[Start Source document]

We hold that all the factors, standards and requirements embodied in the various charters and instruments should not only take precedence in national legislation but should also be regarded as important standards for the signature of bilateral co-operation agreements. I am most gratified by what Mr Martinez has said about Hungary’s active role in this respect. The commitments which we have been asked to meet, and have succeeded in honouring, with the Council of Europe have done much to strengthen our links with the Organisation.

The second European Youth Centre being built in Budapest will be operational as from this October.

I should now like to talk briefly about the policy pursued by the Government of the Republic of Hungary. We have two main aspirations, firstly, to establish good-neighbourly relations with the adjacent countries and, secondly, to take our place among the Euro-Atlantic organisations.

[End Source document]
[Start Dataset]

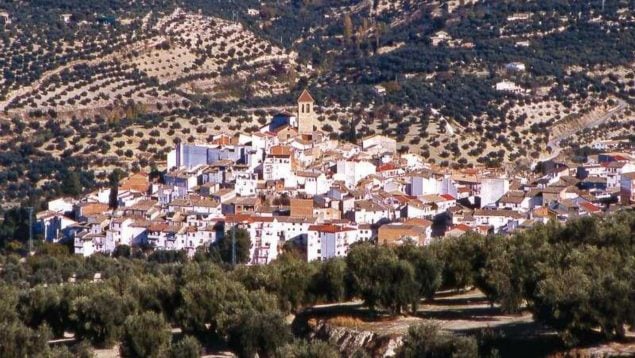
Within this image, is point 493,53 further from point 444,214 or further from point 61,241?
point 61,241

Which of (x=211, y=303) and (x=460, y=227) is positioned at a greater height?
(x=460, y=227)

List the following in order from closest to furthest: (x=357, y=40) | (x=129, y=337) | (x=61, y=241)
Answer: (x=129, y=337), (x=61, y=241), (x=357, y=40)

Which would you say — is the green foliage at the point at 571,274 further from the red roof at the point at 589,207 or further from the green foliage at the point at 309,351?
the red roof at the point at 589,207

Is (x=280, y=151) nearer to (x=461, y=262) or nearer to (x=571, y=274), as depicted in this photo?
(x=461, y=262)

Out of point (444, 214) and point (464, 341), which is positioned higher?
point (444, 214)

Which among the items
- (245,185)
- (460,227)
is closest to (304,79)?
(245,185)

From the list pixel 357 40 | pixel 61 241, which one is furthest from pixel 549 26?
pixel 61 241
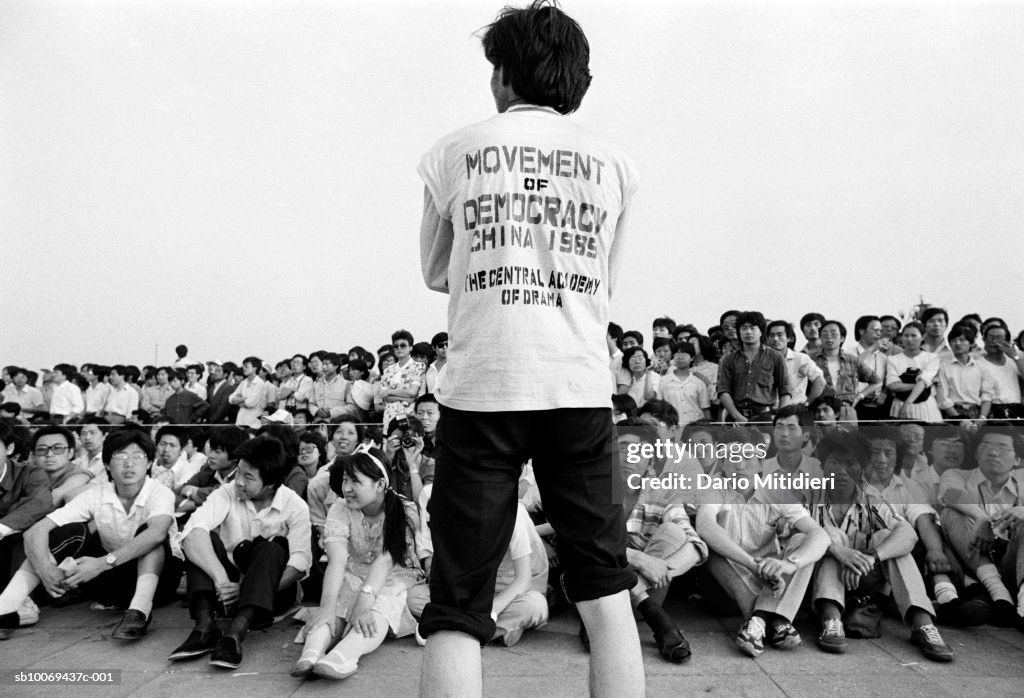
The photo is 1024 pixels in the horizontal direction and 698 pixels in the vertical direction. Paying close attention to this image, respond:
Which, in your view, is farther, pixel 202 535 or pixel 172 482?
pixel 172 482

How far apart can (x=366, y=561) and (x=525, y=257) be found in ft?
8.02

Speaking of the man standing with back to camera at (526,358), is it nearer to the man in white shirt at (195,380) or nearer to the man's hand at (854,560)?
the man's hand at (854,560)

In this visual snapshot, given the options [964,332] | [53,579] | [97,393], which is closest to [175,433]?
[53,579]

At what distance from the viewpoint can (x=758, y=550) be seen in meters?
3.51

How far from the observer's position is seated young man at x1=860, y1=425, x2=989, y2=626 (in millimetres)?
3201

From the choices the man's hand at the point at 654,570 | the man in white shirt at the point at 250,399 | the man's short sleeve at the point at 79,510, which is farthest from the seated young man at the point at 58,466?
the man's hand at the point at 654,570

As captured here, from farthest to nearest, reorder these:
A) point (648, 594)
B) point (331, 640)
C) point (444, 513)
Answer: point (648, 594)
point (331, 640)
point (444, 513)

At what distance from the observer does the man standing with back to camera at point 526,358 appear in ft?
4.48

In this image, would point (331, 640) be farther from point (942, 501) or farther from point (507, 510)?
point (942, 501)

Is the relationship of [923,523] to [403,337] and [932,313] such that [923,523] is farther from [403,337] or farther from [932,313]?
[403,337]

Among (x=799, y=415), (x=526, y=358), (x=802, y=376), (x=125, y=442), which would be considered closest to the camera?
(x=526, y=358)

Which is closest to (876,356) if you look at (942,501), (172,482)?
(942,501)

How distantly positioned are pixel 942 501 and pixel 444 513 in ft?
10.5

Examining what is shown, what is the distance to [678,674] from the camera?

[End Dataset]

Problems to work on ->
A. Print the passage of the speech on Hungary and the Council of Europe between "We hold that" and "with the Organisation.", inclusive.
B. Give back the lines of the records between the line holding "to the camera?" and the end of the records, inclusive.
The records have nothing to do with the text.

Responses by task ->
A.
We hold that all the factors, standards and requirements embodied in the various charters and instruments should not only take precedence in national legislation but should also be regarded as important standards for the signature of bilateral co-operation agreements. I am most gratified by what Mr Martinez has said about Hungary’s active role in this respect. The commitments which we have been asked to meet, and have succeeded in honouring, with the Council of Europe have done much to strengthen our links with the Organisation.

B.
Among (x=799, y=415), (x=526, y=358), (x=802, y=376), (x=125, y=442), which would be considered closest to the camera?
(x=526, y=358)

Which is closest to (876,356) if you look at (942,501), (172,482)?
(942,501)

How distantly positioned are pixel 942 501 and pixel 444 513 in ft?
10.5

Examining what is shown, what is the distance to [678,674] from the camera?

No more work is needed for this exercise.